Data records
-*-*-
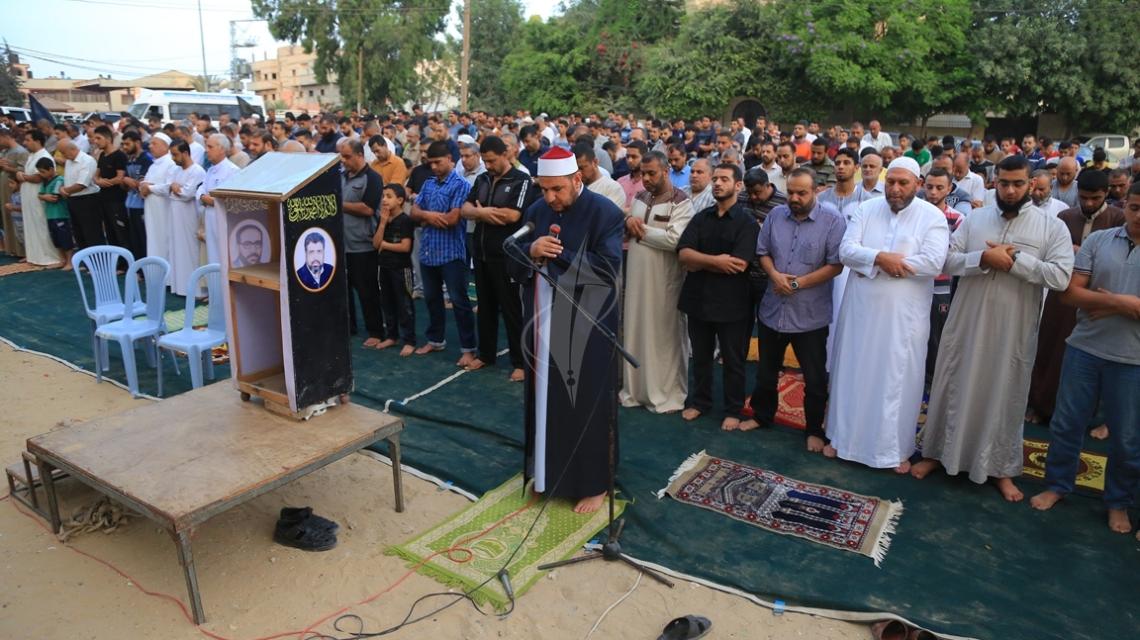بالصور:حركة الجهاد تقيم صلاة العيد في العراء بمحافظات القطاع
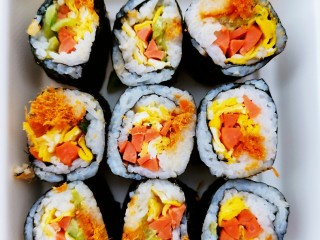 7、肉松寿司,切成小卷小卷的更好看呀～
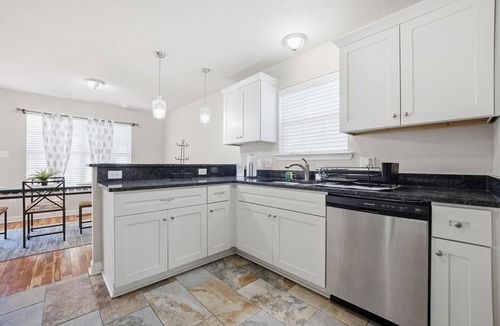 Newport News House | Spacious Family Oasis, 5 Bedrooms, Huge Yard & Garage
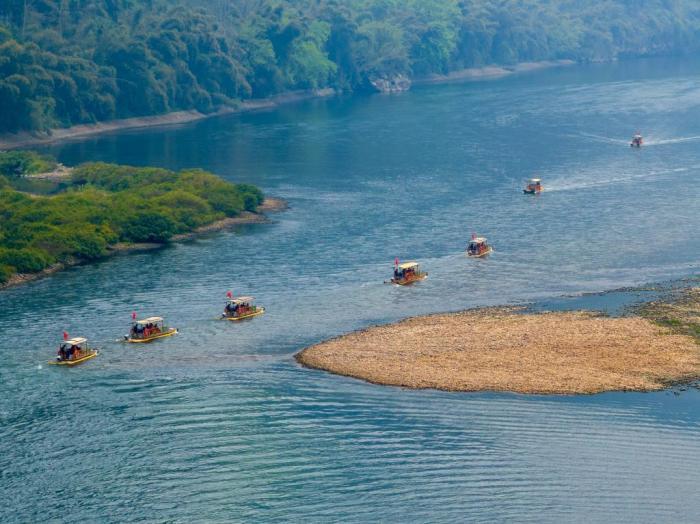 廣西陽(yáng)朔：春日漓江畫中游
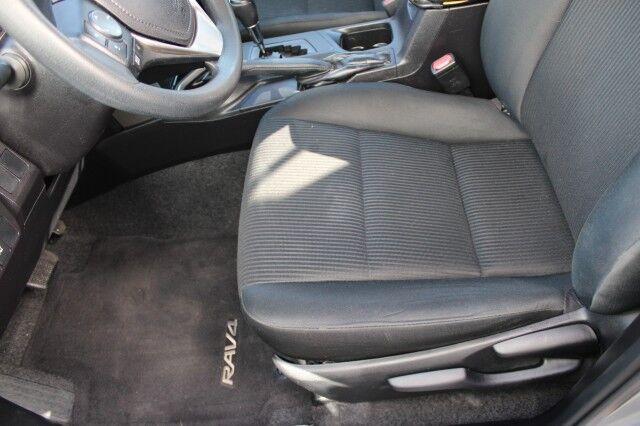 Toyota RAV4 - Thumbnail 18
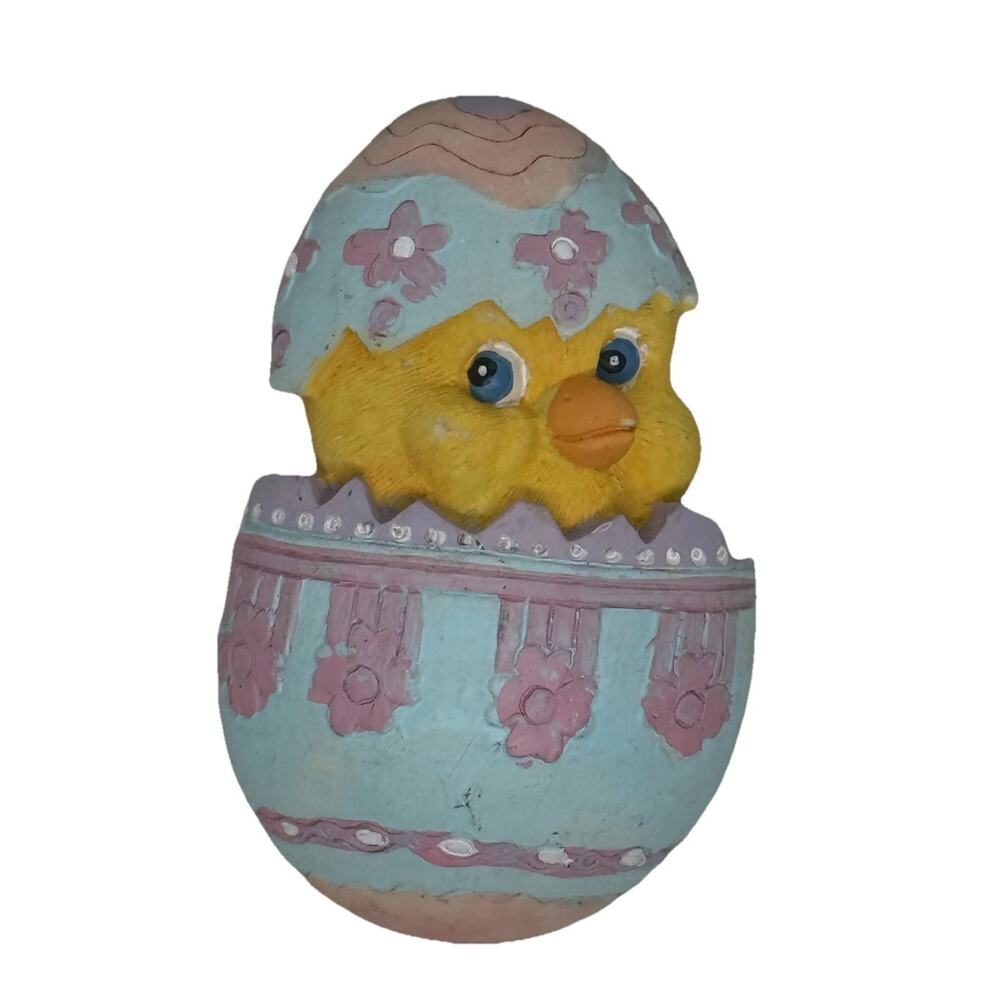 Vintage 3 1/4” Ceramic Easter Egg Chic Magnet Colorful Hand painted Collectible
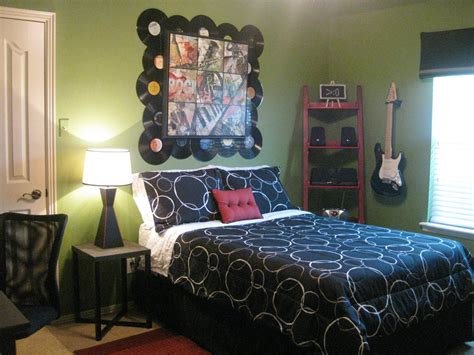 Believe it or not, some major rock bands have taken the plunge into the these are the rockers who have written original songs for tv shows. Kristen's Creations: Chase's Rock N Roll Bedroom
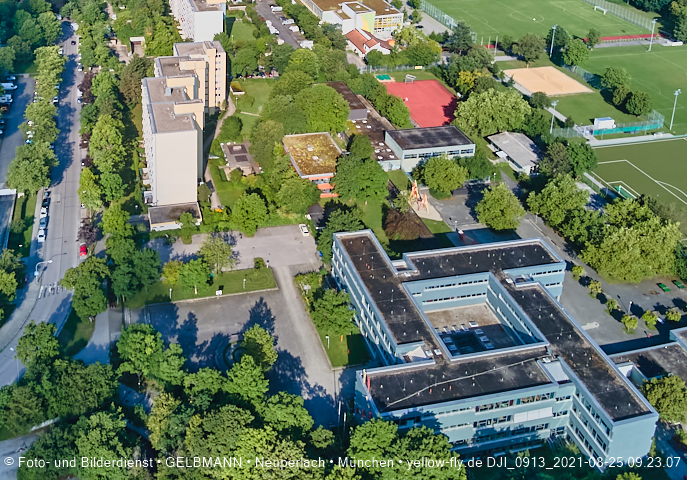 25.08.2021 - Luftaufnahmen und Rundumblick auf das neue Perlach PLaza, der neuen Mitte von Neuperlach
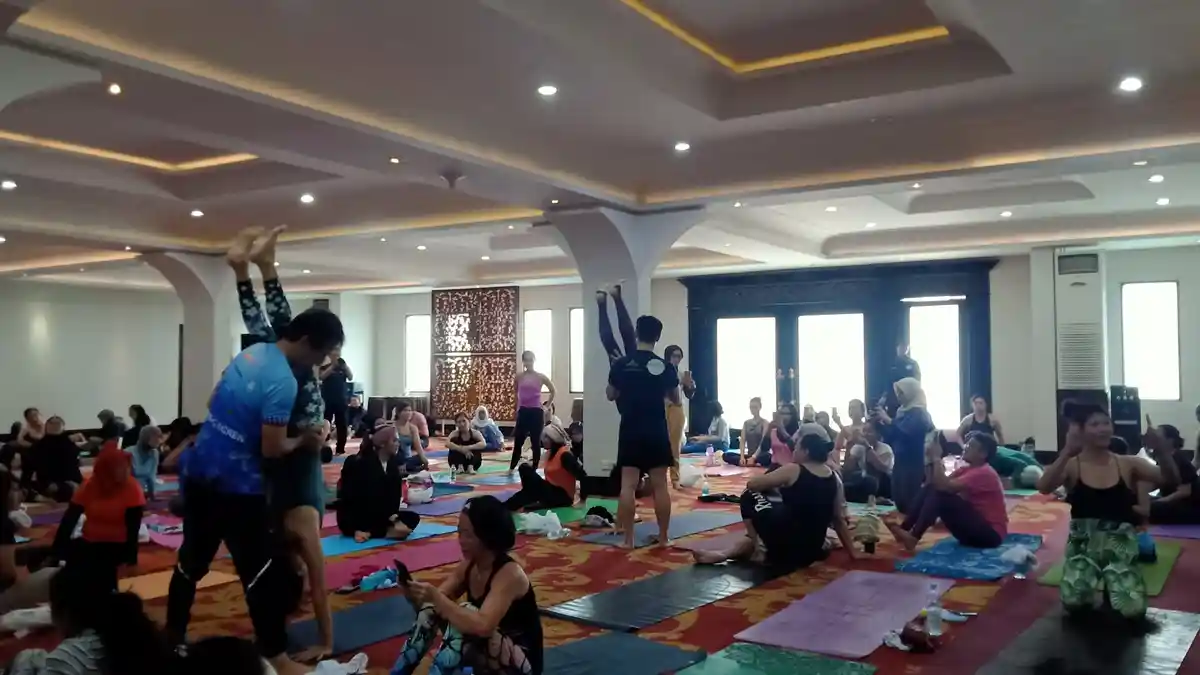 Serunya Yoga dan Belajar Handstand Bersama Hendri Take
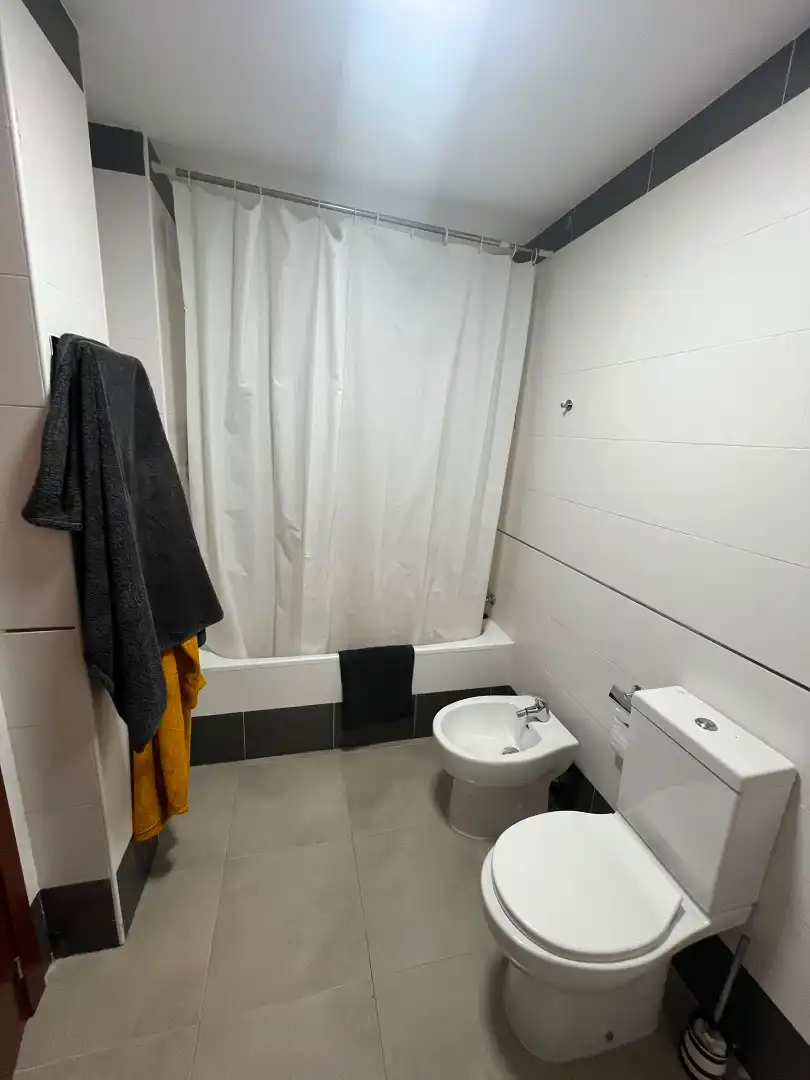 Bathroom of Flat for sale in Lucena  with Air Conditioner, Heating and Storage room
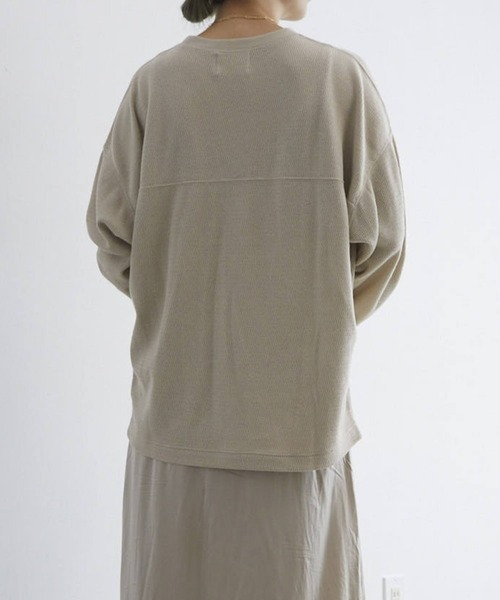 EFOLE(エフォル)の「サーマル クルーネック ロングTシャツ(Tシャツ/カットソー・レディース・ブラック/ベージュ/ピンク・FREE)」の6枚目の写真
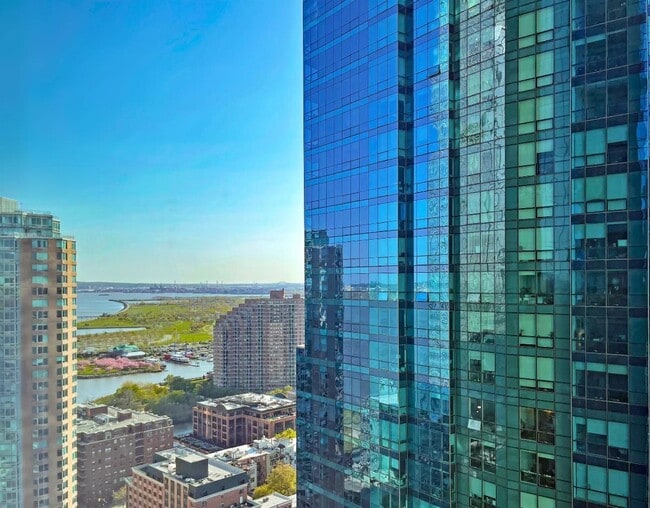 Building Photo - 77 Hudson St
-*-*-
Problem details
Copy the records exactly. Skip the pictures.

Exercise answer
بالصور:حركة الجهاد تقيم صلاة العيد في العراء بمحافظات القطاع
 7、肉松寿司,切成小卷小卷的更好看呀～
 Newport News House | Spacious Family Oasis, 5 Bedrooms, Huge Yard & Garage
 廣西陽(yáng)朔：春日漓江畫中游
 Toyota RAV4 - Thumbnail 18
 Vintage 3 1/4” Ceramic Easter Egg Chic Magnet Colorful Hand painted Collectible
 Believe it or not, some major rock bands have taken the plunge into the these are the rockers who have written original songs for tv shows. Kristen's Creations: Chase's Rock N Roll Bedroom
 25.08.2021 - Luftaufnahmen und Rundumblick auf das neue Perlach PLaza, der neuen Mitte von Neuperlach
 Serunya Yoga dan Belajar Handstand Bersama Hendri Take
 Bathroom of Flat for sale in Lucena  with Air Conditioner, Heating and Storage room
 EFOLE(エフォル)の「サーマル クルーネック ロングTシャツ(Tシャツ/カットソー・レディース・ブラック/ベージュ/ピンク・FREE)」の6枚目の写真
 Building Photo - 77 Hudson St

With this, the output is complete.